Als einen „Denkanstoß“ für das „alte schöne“ Europa nannte Kräutler den Begriff „Basisgemeinde“ als Neuausrichtung der pastoralen Arbeit: „Nicht im Wolkenkuckucksheim, sondern mitten im Volk sein.“ Statt im Dom könne man auch mal in einem privaten Haushalt eine Messe halten.
„Die Menschen wollen, dass es besser wird“, lautete seine Botschaft. „Wir können sie nicht auf das Jenseits vertrösten. Wir müssen sie da abholen, wo sie sind und nicht ihnen sagen, was sie tun und lassen sollen, sondern fragen, wo sie sind und was ihre Sorgen und Nöte sind.“ Über Jesus sei Gott auch mitten unter den Menschen als „befreiender Gott“ gekommen.
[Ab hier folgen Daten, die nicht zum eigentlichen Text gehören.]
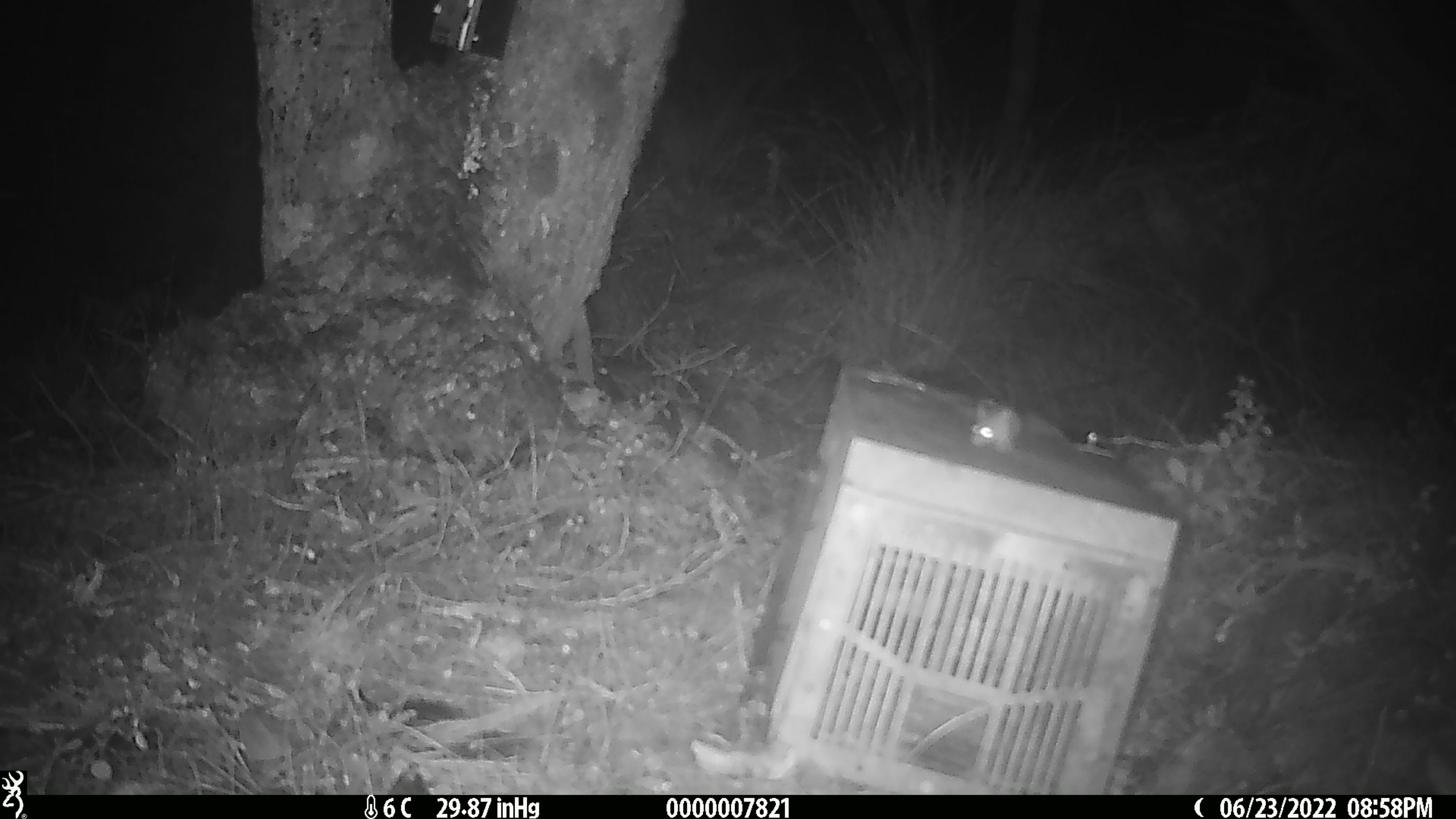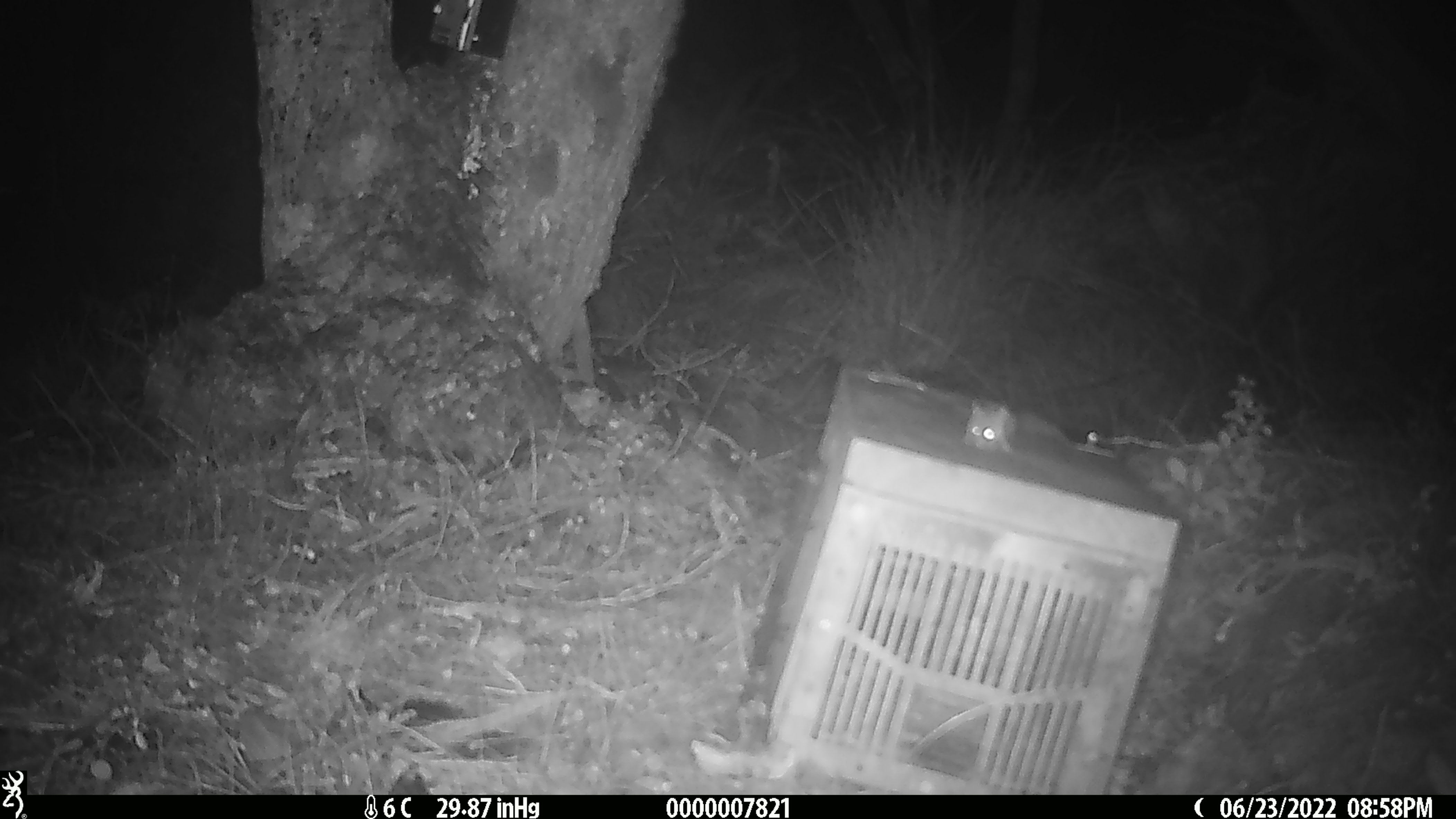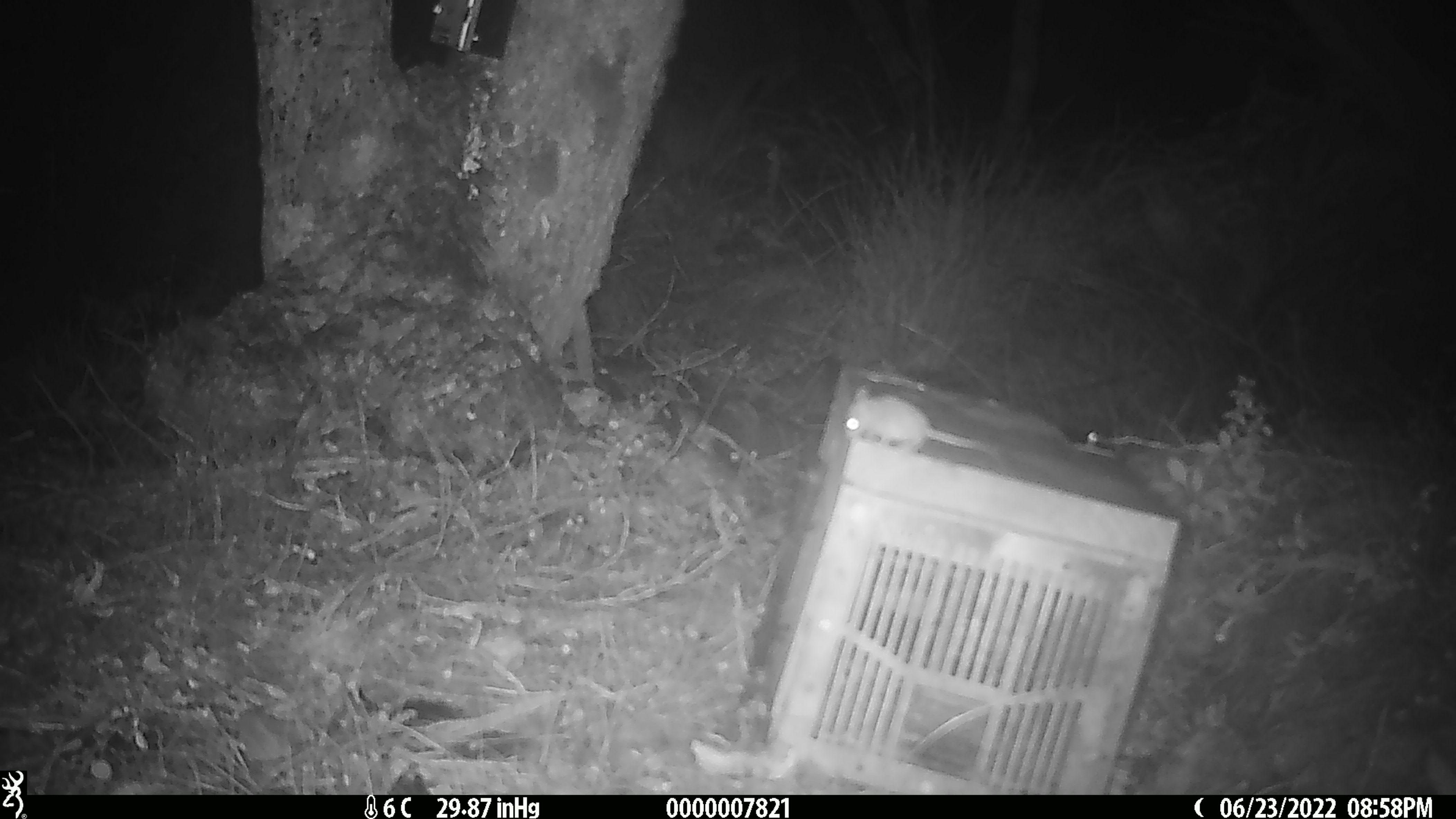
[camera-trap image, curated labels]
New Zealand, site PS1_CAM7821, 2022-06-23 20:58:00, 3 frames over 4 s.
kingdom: Animalia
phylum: Chordata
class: Mammalia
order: Rodentia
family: Muridae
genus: Mus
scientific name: Mus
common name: mouse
Mouse (Mus).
Solche Gemeinschaften entstünden oft in kleinen Gemeinden, berichtete er von den Erfahrungen seiner Arbeit in Brasilien. Dort seien die Gemeinden aus dem Boden geschossen: „Von 800 Gemeinden werden zwei Drittel von Frauen geleitet.“ Was ein Gegenpart zu dem „machosmo“-Bild Lateinamerikas sei.
Vier Elemente
Als erstes der vier Kernelemente der „Basisgemeinde“ nannte Kräutler die „samaritische Dimension“. Im Kern meinte er das Zugehen auf alle Menschen. Das machte er plastisch, als er auf eine Zuhörerin zuging und ihr die Hand schüttelte.
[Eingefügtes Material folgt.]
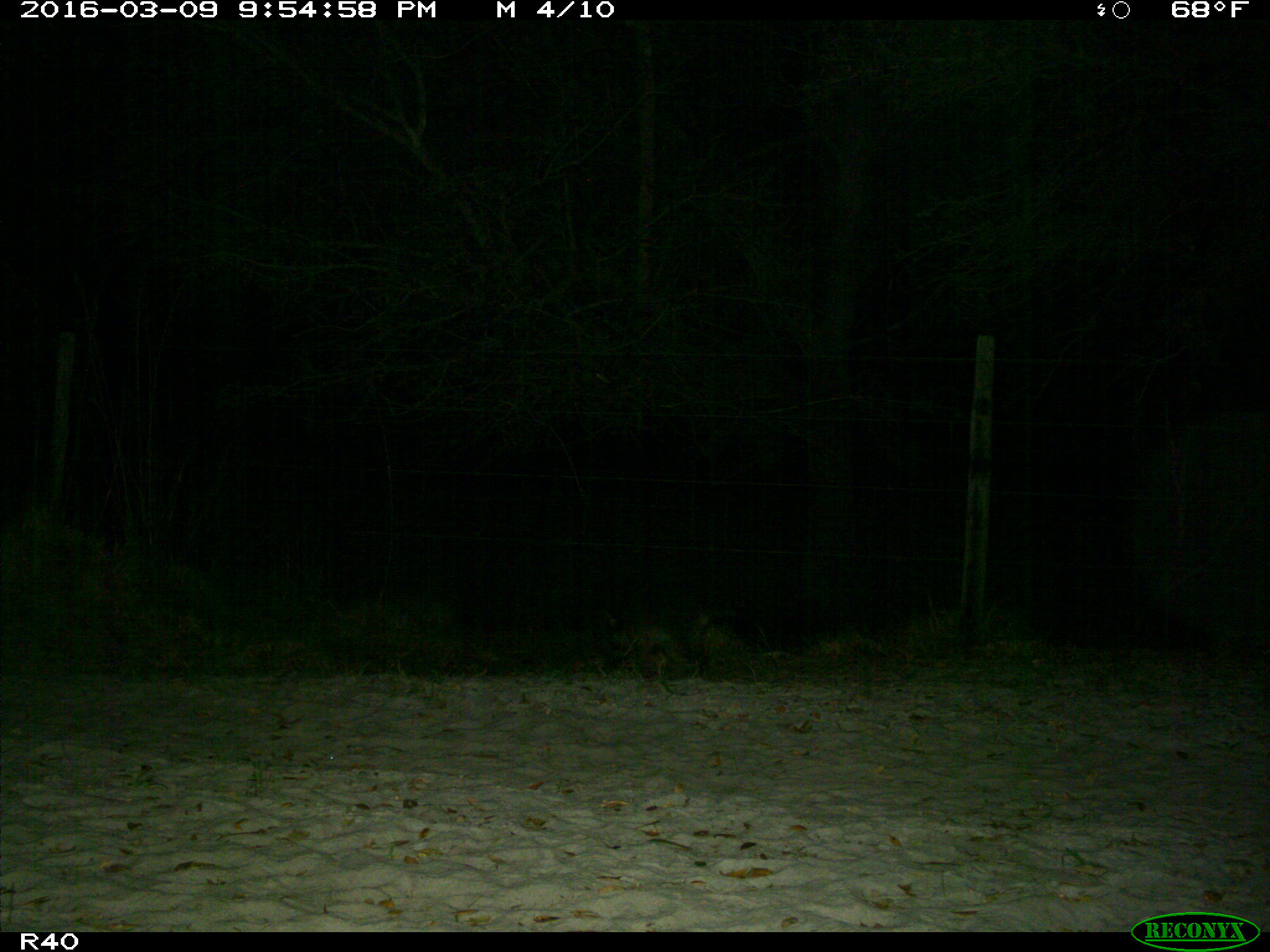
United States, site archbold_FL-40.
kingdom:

Das zweite sei die „prophetische Dimension“. Dies seien das Armmachen und der Raub der Identität der Indios durch den Kapitalismus: „Die größte Armut ist die, nicht sein zu dürfen.“
Als dritte nannte er die „familiäre Dimension“, wo „Kirche im kleinen Kreis lebt. Jedes weiß, wie das Nachbars­töchterchen heißt. Hier kennt man sich.“ Priester verlassen den Rahmen des Presbyteriums auch mal: „Ich gehe die Kathedrale immer durch bis zum Schluss, sonst fragen sich die Menschen, ob ich krank bin.“
Und als vierte nannte er die „Kontemplative Dimension“, die Mystik des Evangeliums, das Gebet: „Wir sind keine Gemeinde, wenn wir diesen persönlichen Moment nicht verteidigen.“
Nach dem Vortrag konnten die Gäste noch Fragen stellen. Zumeist wurden es Statements, wo sich die Gläubigen Luft verschafften. Die strukturelle Enteignung der Gemeinden durch Klerikalismus wurde ebenso angesprochen wie die Zusammenlegung der Gemeinden, das Desinteresse der Jugend an Glauben oder die mangelnde Wahrhaftigkeit in der Kirche. „Lassen Sie uns nicht entmutigen“, sagte der Bischof. Die Zeiten, da der Pfarrer von oben herab auf die Gemeinde herunterwetterte, seien vorbei. „Wir können uns nicht aufdrängen, aber überzeugen, im kleinen Kreis, nicht bei dem großen Event.“
Kirche müssen ansteckend werden, die Sinnkrise komme bei jedem Menschen irgendwann. Und es bleibe immer etwas hängen, selbst wenn Menschen nur zu Weihnachten in der Kirche auftauchen.
Möchte Kräutler bei den Strukturen in Deutschland denn hier Bischof sein? „Ich wäre hier nie Bischof geworden“, gab er einen kleinen Einblick, wie er bei aller Hofffnung die Situation der katholischen Kirche in Deutschland einschätzte.